It took six days to catch cabin fever. That's what the nurse called it when she asked me if I was suffering any pain and I told her no, just the pain of confinement. It's also called going stir crazy, but basically it just means you're bored out of your brain. It can happen for lots of reasons, but in Rabid's case it started with a sore knee, and a visit to the doctor for some magic pills.
But the doc wasn't having any of that, and we've been in a hospital bed ever since. It seems the sentence for being foolish enough to allow this situation to develop is one week's confinement with time off for good behaviour. Of course Rabid was never likely to qualify for time off if the requirement was being well behaved.
Apparently when your knee is the size of a football they don't hang about waiting for things to improve with Savlon and a Band-Aid. We know. We tried. However, the first few days in captivity are always entertaining, as with any new experience. But watching the local octagenarians trying to recover their health enough to escape the hospital halls soon left us hoping for a sudden early demise rather than succumbing to any lingering lurgy when our time comes.
The old girl in the next bed snores like a diesel tractor while the bloke across the way plays tuneful flatulence solos all night long. The back-passage trombonist combined with the diesel droner almost drown out the incessant beeping from the IV machines announcing their various problems, which can be due to a lack of fluids but sometimes it seems, they're just suffering plain boredom like their patients.

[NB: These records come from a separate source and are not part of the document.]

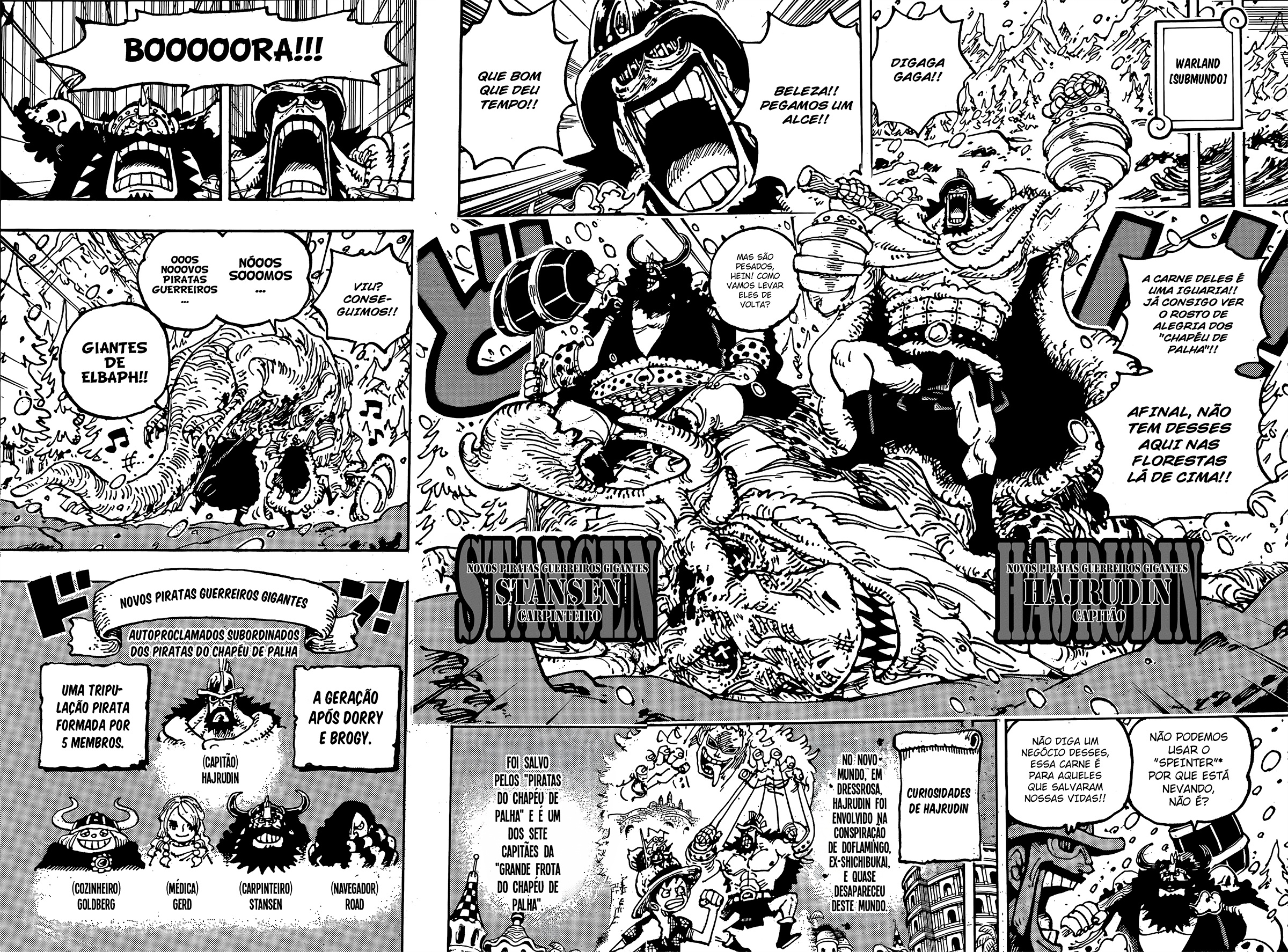 Read One Piece PT Manga Online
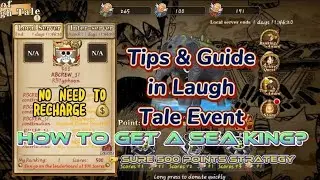 Ocean Conflict: Royal war - Tips and Guide in LaughTale Event ( No Recharge Strategy )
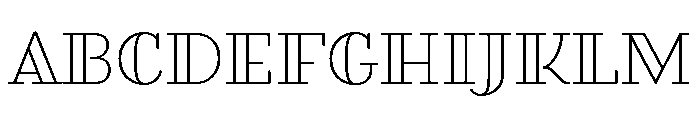 Fairwater Serif Open FONT
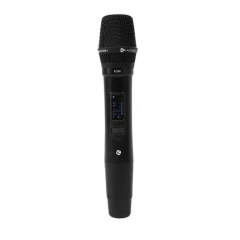 Sistema De Microfone Kadosh K-501m Preto Sem Fio Dinâmico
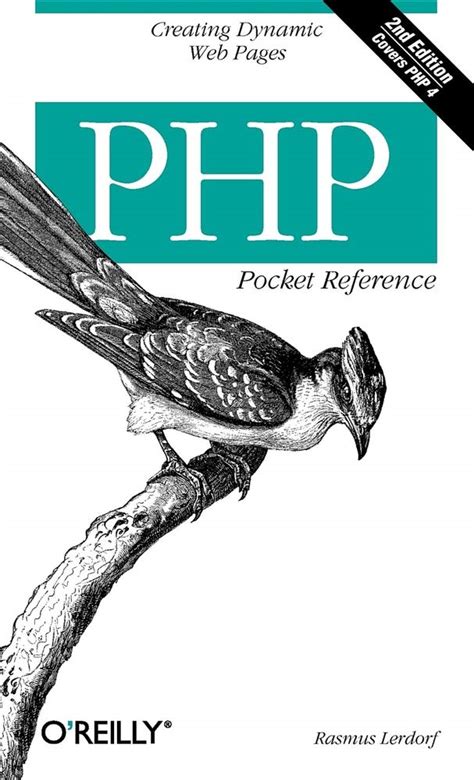 PHP Pocket Reference: Lerdorf, Rasmus: 9780596004026: Amazon.com: Books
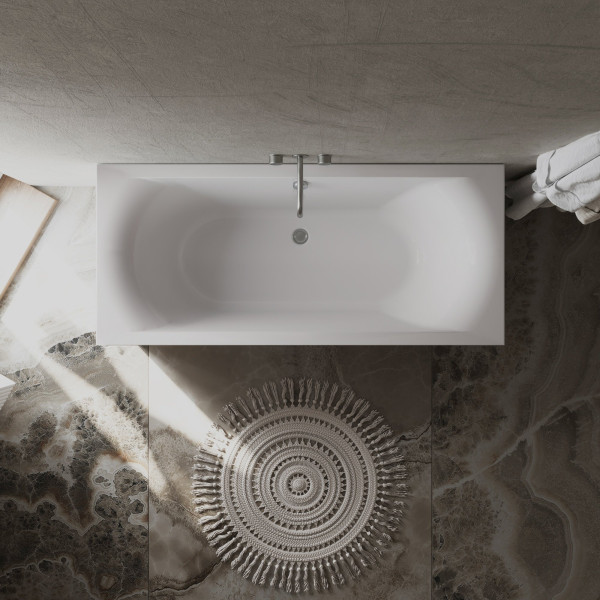 Ванна акриловая Marka One Esma MG 180x80 белая (01эсм1880) Ванна акриловая Marka One Esma MG 180x80 белая (01эсм1880)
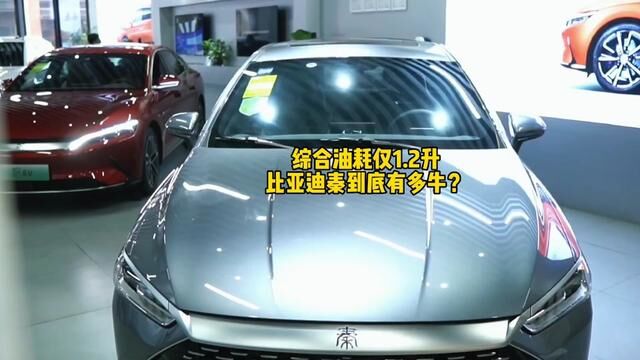 一分钟带你了解2022款#比亚迪秦plusdmi 最新落地价参考和详细介绍#比亚迪#支持国产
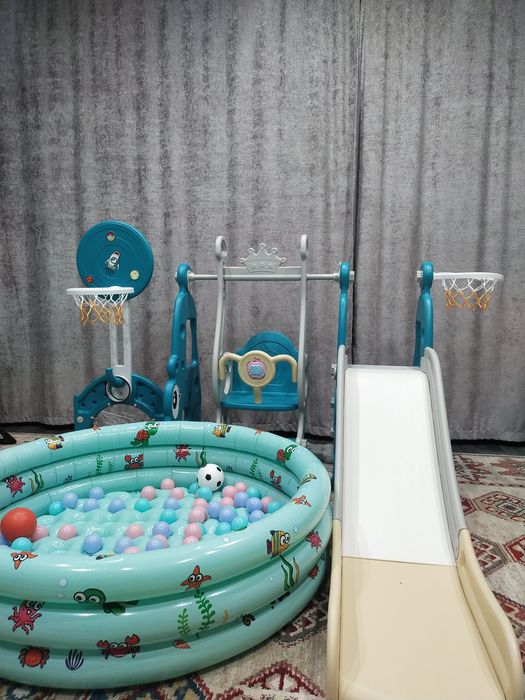 Детская игровая зона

\In the background the elevators play a low mournful chime to announce their arrival, as though they're apologising for not disgorging sufficient visitors this trip. During the waking hours the nurses punctuate the boredom by dragging a machine which looks like a close cousin of WALL-E over to the bedside to measure our vital signs to make sure we haven't expired without them noticing.

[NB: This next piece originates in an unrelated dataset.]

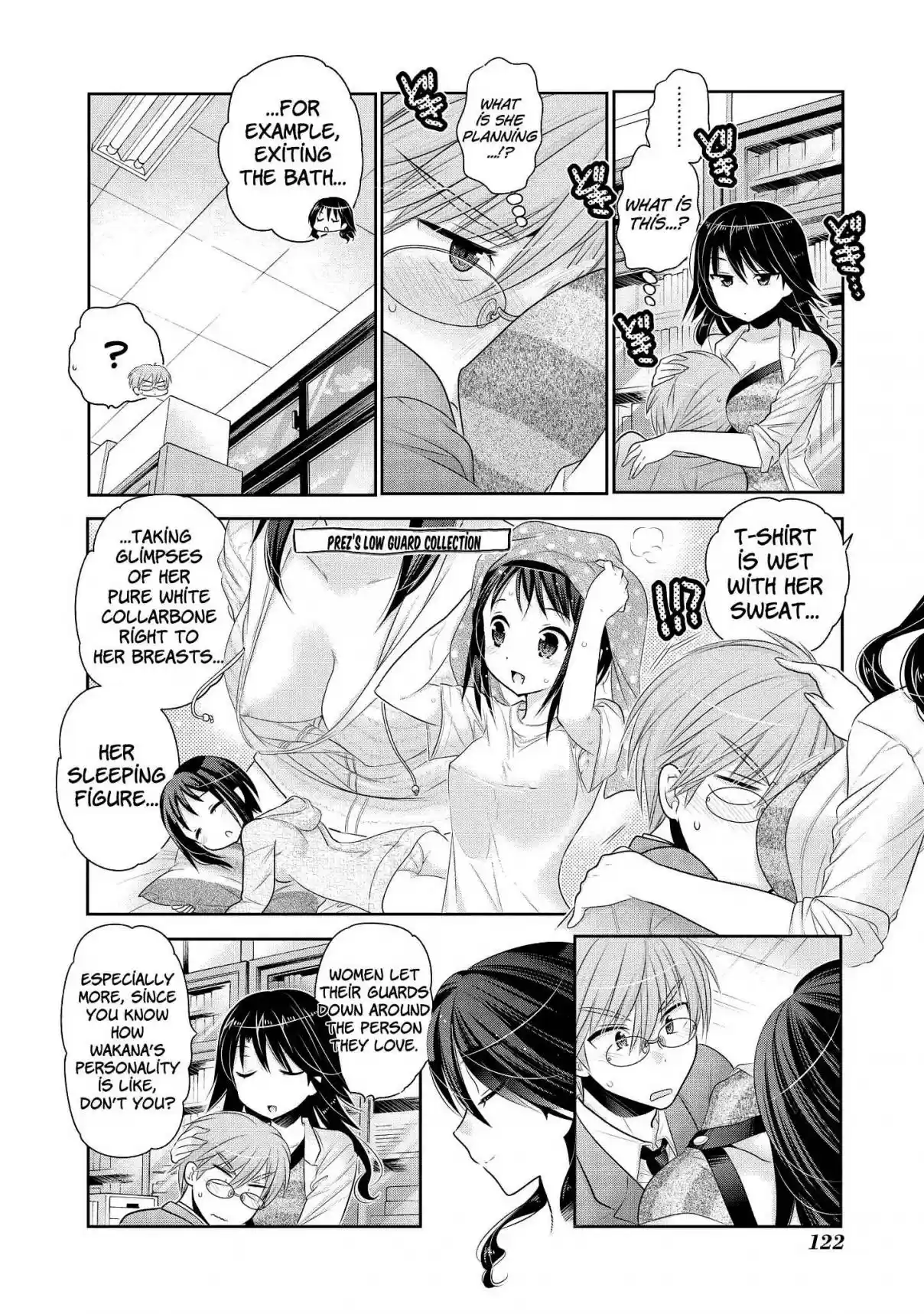 Okusama ga Seito Kaichou! Vol. 10 Ch. 50 Vice President Is In Danger! Misumi Sensei!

Everything is automated these days. No more stethoscopes, stop watches, hand pumps nor glass thermometers under the tongue. Nope, now it's high-tech heaven in hospitals. Although the electronic ear thermometer does cause the doctors total confusion. They wave it around our ear and curse when they can't get a reading. The nurses don't have that problem. They just insert the cone in one ear then push until it protrudes from the other ear and they get a reliable reading every time.
At the start of every conversation the nurses and doctors make a point of asking us for our name and date of birth and whether we're allergic to anything. You'd think they could hire medical staff who weren't suffering from Alzheimers themselves.
One thing you can't complain about is the hospital food. We know. We tried. But it's nothing if not frequent. Every time you turn around - well, every time you roll over in bed - it seems there's another tray of food on the table. They give you a menu a day in advance to choose from, but what's delivered bears no resemblence to what you ordered. We reckon it's part of the plot to convince you you're not in full control of your faculties. Identifying the components provides some light relief, particularly since you have to do it without using your sense of taste. And no, there's nothing wrong with that particular function.
But the real problem is that we can't run a shop from a hospital bed. Not that we should have to of course, that's what the nephew's there for, but after a few days spent observing the inner workings of the healthcare industry we discovered there's no point trying to do a deal for some new PCs while you're on an IV drip. About the same time the nephew started hitting the shop walls - with his head. He started calling us on the mobile, which is strictly verboten here in healthcare hell, so we had to put the phone on silent ring, and pretend we were just using it to play Tetris under the covers.
Pretty soon the battery got eaten out so we resorted to texting instructions. It took a whole day to realise the nephew was taking our predictive text-based instructions literally so we're not looking forward to seeing the stock situtation or even some of the things he's ordered.
But we're getting out of here tomorrow come what may. And it's not because the infection's all cleared up either. When you start looking forward to the hopsital food they just expel you before they find themselves in breach of some United Nations convention or other.
Gotta go! WALL-E's cousin approaching!